Location: Animal Parasitic Diseases Laboratory2011 Annual Report
1a. Objectives (from AD-416)
The specific objectives for this agreement are to Identify differentially expressed (DE) genes in blood in response to PRRSV infection; Determine putative gene sets and pathways that predict a pig's ability to clear PRRSV infection and maintain weight gain; and Validate utility of gene sets and pathways for prediction of responsiveness to PRRSV infections in multiple populations. Predictive blood tests of pigs with improved PRRS disease resistance and growth maintenance; increased understanding of mechanisms involved in pig responses to PRRSV infection; scientific publications.
1b. Approach (from AD-416)
The University will check for differential gene expression of targeted genes e.g., CD163, SIGLEC1, PTEN, MMP9, IL10, FOXP3, TBET, GATA3, CCL21, MX1, etc., using RT-PCR on PRRS Host Genetics Consortium (PHGC) samples representing different virus/weight categories. This information that will be used in conjunction with analyses collected on the same sample sets at Michigan State University and BARC. For the third objective, the University will help identify and provide samples collected from recent U.S. PRRS infections.

•••••

Write out the PRRSV project report from "Location: Animal Parasitic" to "Approach (from AD-416)", word for word.

[Spatial grounding data]
•••••

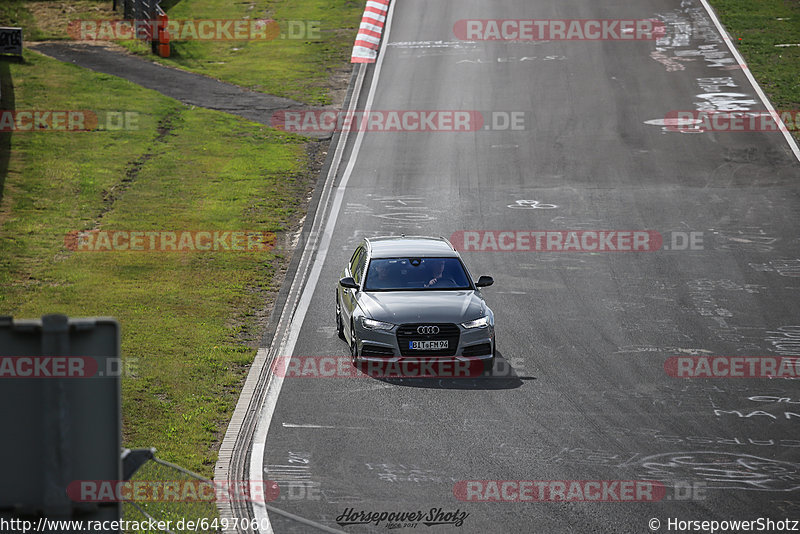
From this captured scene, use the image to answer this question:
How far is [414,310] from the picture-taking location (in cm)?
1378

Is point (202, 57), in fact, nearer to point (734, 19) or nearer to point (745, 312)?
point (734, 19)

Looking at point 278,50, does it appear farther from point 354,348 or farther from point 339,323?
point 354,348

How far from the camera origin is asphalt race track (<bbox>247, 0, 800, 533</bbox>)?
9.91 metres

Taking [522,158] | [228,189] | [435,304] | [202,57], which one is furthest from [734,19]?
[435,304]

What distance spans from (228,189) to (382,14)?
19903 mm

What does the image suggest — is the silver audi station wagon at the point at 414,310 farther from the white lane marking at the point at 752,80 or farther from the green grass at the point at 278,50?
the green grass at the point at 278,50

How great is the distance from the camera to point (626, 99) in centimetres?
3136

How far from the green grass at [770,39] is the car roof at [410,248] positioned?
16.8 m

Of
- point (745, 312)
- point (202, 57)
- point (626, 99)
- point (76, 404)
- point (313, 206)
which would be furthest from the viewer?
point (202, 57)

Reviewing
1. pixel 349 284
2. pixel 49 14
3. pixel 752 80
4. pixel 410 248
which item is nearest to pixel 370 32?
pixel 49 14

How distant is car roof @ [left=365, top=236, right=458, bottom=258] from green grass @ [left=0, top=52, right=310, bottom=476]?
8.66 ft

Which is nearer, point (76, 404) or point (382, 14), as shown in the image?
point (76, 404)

•••••

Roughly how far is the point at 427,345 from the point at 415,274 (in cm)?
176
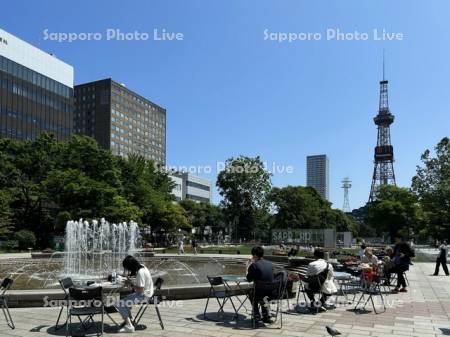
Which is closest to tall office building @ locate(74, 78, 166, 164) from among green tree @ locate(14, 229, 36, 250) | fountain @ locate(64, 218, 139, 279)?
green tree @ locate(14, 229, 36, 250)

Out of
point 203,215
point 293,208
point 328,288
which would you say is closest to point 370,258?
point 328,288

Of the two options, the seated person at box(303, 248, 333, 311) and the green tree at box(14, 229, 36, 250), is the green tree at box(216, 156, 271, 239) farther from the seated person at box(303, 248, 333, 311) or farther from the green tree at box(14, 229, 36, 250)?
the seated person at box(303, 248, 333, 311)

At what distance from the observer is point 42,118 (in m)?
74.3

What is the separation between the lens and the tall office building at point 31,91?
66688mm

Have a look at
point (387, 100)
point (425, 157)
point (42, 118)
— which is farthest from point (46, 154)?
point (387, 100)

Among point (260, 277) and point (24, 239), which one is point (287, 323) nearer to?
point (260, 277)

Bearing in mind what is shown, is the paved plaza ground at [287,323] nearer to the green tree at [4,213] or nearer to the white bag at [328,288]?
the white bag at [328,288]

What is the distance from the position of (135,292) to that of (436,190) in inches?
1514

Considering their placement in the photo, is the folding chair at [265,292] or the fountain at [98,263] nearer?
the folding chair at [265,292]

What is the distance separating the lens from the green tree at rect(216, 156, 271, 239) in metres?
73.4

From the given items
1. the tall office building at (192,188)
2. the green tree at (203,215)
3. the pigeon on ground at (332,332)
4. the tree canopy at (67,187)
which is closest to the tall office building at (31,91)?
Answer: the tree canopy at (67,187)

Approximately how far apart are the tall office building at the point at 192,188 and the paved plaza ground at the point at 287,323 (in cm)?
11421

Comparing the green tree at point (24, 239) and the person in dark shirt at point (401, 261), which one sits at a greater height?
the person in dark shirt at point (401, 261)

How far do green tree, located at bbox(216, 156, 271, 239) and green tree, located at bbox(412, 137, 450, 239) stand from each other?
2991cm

•••••

SOLUTION TO THE PROBLEM ::
Location: Animal Parasitic Diseases Laboratory2011 Annual Report
1a. Objectives (from AD-416)
The specific objectives for this agreement are to Identify differentially expressed (DE) genes in blood in response to PRRSV infection; Determine putative gene sets and pathways that predict a pig's ability to clear PRRSV infection and maintain weight gain; and Validate utility of gene sets and pathways for prediction of responsiveness to PRRSV infections in multiple populations. Predictive blood tests of pigs with improved PRRS disease resistance and growth maintenance; increased understanding of mechanisms involved in pig responses to PRRSV infection; scientific publications.
1b. Approach (from AD-416)